Sunday, June 2, 2019

Writing as Art in The Painted Bird :: Painted Bird Essays

Writing as ArtinThe Painted Bird Three Works Cited The use of contrivance has many functions. It lacks a satisfactory definition and is easier to describe it as a way something is done --the use of skill and imagination in the creation of aesthetical objects, environments, or experiences that can be shared with others --rather than what it is. Jerzy Kosinskis The Painted Bird describes the disasters that befall a six-year-old son who is separated from his parents and wanders through the primitive Polish-Soviet borderlands during the war. Kosinski fails to mention the boys name and the names of the towns the boy travels over throughout the text. This enables the referee to assume that this child could have possibly been any unfortunate youngster during the war. Kosinskis writings organize the madhouse of the boys life experiences through form. The use of both organic and conventional form throughout the book draws the reader closer to the horrific encounters the young boy faced on a daily basis. Using writing as a method of art organizes the chaos of experience through form.
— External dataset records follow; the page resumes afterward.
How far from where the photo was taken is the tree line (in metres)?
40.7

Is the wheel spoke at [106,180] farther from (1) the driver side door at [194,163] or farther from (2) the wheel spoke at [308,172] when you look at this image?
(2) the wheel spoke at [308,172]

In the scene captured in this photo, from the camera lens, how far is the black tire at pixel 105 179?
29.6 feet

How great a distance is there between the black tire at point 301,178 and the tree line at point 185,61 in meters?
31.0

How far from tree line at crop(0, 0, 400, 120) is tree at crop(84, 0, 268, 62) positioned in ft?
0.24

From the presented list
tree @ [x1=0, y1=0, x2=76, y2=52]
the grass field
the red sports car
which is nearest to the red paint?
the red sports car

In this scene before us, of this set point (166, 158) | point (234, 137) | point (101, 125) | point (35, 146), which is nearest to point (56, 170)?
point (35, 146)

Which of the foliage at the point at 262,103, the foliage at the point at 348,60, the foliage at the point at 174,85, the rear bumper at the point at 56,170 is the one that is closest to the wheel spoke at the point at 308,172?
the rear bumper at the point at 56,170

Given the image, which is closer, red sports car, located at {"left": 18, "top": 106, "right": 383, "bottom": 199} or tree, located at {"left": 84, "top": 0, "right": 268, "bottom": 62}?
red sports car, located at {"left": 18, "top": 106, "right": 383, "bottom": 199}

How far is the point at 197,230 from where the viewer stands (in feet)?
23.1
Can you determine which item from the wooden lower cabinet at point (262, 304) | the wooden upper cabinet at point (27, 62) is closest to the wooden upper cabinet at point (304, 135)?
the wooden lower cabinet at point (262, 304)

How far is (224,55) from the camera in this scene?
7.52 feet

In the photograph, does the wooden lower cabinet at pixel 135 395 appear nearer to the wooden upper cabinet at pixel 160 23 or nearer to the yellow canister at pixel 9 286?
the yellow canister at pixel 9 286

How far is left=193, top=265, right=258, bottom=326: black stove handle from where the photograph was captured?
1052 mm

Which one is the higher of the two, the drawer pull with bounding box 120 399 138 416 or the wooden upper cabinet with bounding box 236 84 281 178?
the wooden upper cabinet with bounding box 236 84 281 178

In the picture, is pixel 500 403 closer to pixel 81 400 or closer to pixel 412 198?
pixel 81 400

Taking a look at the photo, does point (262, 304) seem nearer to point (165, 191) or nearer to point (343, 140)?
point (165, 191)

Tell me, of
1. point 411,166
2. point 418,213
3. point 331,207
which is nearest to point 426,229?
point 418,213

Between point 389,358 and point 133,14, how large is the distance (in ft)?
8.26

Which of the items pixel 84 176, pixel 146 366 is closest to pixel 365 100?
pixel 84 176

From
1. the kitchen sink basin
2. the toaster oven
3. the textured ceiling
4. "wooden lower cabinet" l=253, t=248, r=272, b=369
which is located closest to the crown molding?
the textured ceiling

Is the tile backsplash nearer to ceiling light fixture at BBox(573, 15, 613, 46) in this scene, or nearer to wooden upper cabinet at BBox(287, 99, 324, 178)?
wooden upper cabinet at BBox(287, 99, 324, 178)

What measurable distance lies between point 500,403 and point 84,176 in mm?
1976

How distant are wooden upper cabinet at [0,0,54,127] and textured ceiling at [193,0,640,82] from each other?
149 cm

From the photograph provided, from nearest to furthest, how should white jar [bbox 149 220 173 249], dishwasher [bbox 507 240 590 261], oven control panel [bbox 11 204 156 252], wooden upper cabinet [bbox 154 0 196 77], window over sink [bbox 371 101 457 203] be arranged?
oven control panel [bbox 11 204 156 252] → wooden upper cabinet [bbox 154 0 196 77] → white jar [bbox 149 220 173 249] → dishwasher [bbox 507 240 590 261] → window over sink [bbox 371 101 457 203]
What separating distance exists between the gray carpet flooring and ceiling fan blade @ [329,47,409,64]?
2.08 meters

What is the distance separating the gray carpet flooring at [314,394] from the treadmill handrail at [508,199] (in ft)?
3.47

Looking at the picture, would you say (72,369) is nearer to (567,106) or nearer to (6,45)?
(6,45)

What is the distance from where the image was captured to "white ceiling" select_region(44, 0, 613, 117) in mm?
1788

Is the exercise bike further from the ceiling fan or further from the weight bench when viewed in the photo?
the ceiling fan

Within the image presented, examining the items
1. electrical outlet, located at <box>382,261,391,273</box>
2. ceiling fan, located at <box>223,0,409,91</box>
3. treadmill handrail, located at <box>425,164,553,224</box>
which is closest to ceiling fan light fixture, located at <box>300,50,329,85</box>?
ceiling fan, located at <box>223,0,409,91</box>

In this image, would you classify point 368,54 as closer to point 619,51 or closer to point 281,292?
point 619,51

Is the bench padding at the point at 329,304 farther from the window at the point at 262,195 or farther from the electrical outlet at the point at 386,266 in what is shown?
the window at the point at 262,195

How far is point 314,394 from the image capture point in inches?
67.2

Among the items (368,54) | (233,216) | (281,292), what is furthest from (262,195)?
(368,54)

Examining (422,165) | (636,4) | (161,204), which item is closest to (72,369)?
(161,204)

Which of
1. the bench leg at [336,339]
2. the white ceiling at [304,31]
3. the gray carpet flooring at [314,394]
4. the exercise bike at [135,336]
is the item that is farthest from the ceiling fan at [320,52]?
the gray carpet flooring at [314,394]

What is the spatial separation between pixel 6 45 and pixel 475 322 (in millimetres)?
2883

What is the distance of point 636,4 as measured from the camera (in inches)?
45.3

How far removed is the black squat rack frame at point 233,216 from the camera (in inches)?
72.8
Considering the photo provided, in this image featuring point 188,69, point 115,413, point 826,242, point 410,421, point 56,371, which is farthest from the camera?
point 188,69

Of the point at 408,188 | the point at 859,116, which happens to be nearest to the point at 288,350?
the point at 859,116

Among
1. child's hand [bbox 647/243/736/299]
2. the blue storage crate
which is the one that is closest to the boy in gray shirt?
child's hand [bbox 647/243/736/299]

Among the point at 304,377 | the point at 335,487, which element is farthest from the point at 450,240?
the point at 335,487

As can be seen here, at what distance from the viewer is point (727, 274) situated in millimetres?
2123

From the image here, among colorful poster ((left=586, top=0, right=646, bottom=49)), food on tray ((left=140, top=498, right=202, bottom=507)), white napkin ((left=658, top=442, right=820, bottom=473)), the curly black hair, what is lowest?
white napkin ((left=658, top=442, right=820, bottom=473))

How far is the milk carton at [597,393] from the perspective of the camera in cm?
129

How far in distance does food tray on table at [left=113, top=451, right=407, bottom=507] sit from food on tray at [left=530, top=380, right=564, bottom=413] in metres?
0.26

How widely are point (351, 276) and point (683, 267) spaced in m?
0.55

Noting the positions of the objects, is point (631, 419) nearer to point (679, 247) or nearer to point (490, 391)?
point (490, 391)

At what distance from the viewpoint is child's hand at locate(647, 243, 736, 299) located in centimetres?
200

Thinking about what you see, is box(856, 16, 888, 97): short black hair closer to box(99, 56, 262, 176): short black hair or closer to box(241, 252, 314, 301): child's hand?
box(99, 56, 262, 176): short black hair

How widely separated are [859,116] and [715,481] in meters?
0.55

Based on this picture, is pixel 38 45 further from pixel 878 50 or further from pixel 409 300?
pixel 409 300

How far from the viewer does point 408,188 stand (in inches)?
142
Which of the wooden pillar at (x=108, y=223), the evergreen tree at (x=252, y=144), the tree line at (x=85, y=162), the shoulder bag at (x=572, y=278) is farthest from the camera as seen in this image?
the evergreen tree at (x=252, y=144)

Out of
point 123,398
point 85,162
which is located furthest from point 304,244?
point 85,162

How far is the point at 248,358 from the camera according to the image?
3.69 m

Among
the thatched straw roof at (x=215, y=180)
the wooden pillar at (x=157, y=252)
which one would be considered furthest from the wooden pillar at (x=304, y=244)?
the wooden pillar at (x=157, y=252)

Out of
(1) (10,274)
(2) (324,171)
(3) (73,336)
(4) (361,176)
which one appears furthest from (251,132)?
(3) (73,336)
Kosinskis novel applies organic form to portray the appalling predicaments the boy encountered during the separation from his family. The use of organic form in the formal pattern offers the reader the what-will-be-next scenario before they proceed through the pages. Kosinski gives the reader a taste of the animalistic characteristics of the towns people the boy confronts during the war. This allows the reader not to be shock when the peasants the boy faces demonstrated an extraordinary predilection for incest, sodomy, and meaningless violence. While reading The Painted Bird, the reader gains the impression that religion seemed to be a high gear priority for the village people. However, Kosinskis use of conventional form to inform his readers that church was a very important part of the culture in these villages seemed to contravene this portrayal. In the culminating incident of the book, the boy drops a missal while hes helping service Mass and is flung by the angry parishioners into a pot of spread out . Emerging from the pit he realizes that he has lost the power of speech. Church goes watched as the young boy was tossed into the manure and no one tried to avail him. A group of bullies pushes the boy, a presumed spy or Jew, below the ice of a frozen pond.